Poet Percy Bysshe Shelley felt inspired to write the poem "Ozymandias" due to archeological discoveries being made in Egypt as a result of Napoleon's defeat of Egypt in 1798, nearly 20 years before Shelley wrote the poem. One evening in 1817, Shelley recalled Roman historian Diodorus Siculus's description of a statue of Ozymandias with an inscription (Poem Guide, "Percy Bysshe Shelley: "Ozymandias" A Poem to Outlast Empires"). Ozymandias is also known as Ramses II, an Egyptian pharaoh famous as a warrior for reconquering land that had been previously lost to the Egyptian Empire in older battles (Encyclopaedia Britannica, "Ramses II"). Historian Siculus described the inscription on Ramses II's statue as having read, "King of Kings Ozymandias am I. If any want to know how great I am and where I lie, let him outdo me in my work" (Poem Guide). However, neither the statue nor the inscription described by Siculus have survived. Regardless, it is Siculus's description that served as Shelley's inspiration for a poem about past days of glory that now exist only in a state of decay. Since the poem reflects on Ozymandias's old days of glory that our now decayed and forgotten, we can easily see how the poem also reflects change.

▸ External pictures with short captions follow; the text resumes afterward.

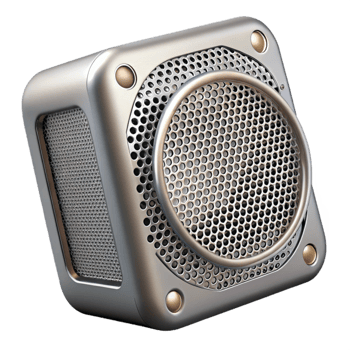 dramatic classic Speaker Grille Metal Mesh Detail Isolated Element premium png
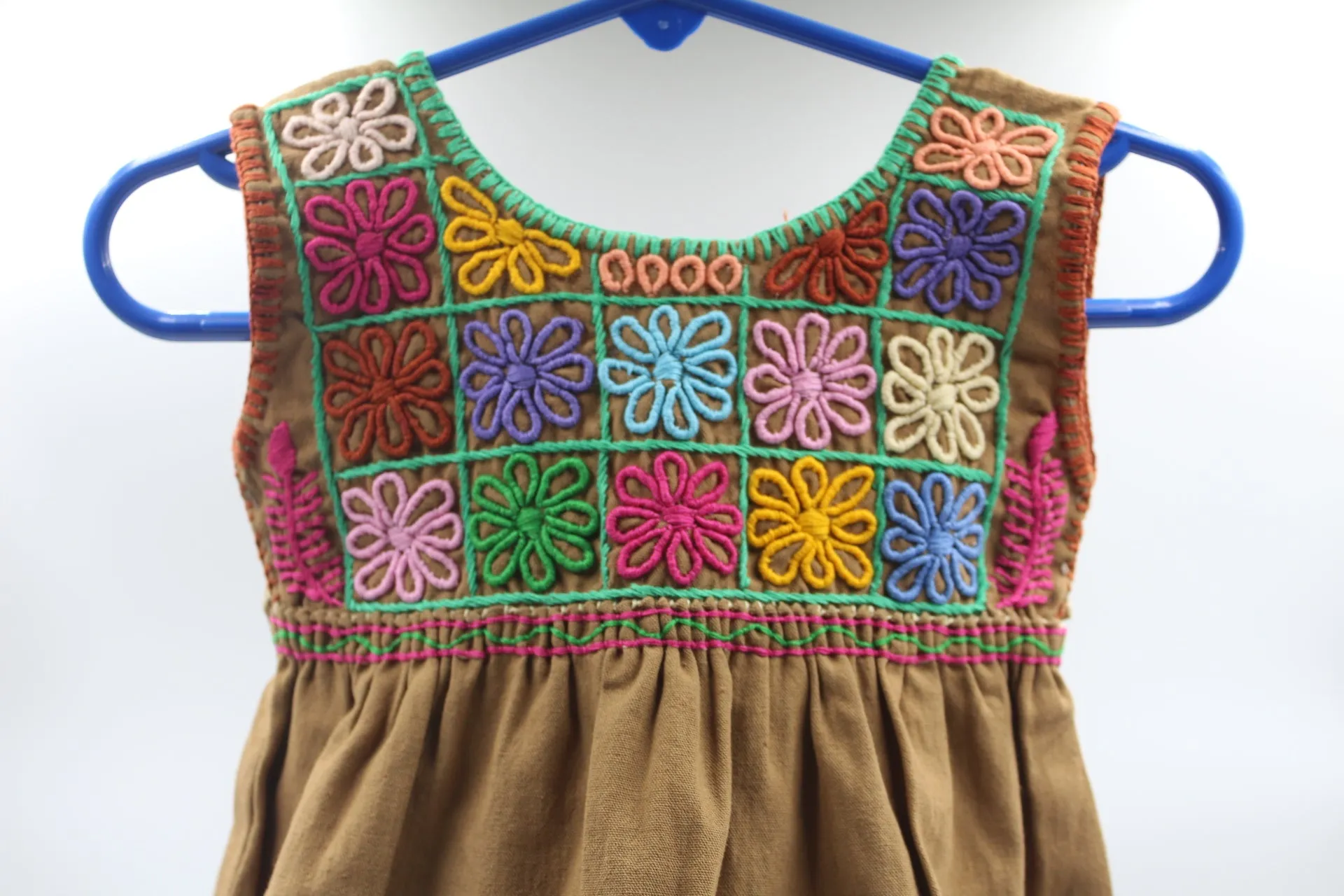 Flower Embroidered Dress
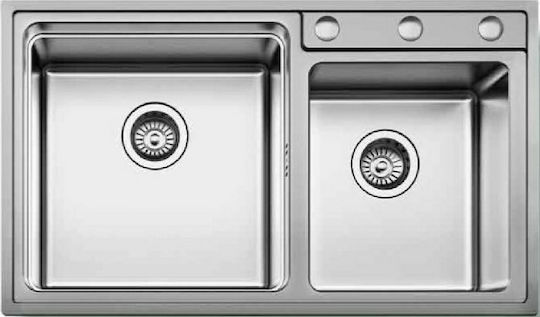 Gloria Kanoni ST/ST Finox Ένθετος Αριστερός Inox Σατινέ Μ81xΠ48cm Ασημί Gloria Kanoni ST/ST Finox Ένθετος Αριστερός Inox Σατινέ Μ81xΠ48cm Ασημί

The theme of forgotten days of glory is especially captured in Shelley's own made-up version of the inscription Siculus described. Shelley's own version is seen in the last four lines:
Look on my Works, ye Mighty, and despair!
Nothing beside remains. Round the decay
Of that colossal Wreck, boundless and bare
The lone and level sands stretch far away!
In these lines, Shelley is quoting the inscription as saying that even the greatest works, such as the "mighty" works of Ramses II are worth nothing more than "despair" because, as time marches on, nothing remains of those works. All that can be seen of those works is "sands stretch far away." Since time has destroyed the evidence of Ozymandias's, or Ramses II's, brave works as a warrior, we can easily see how the poem reflects the theme of change over time, or even more specifically, the theme of destruction over time.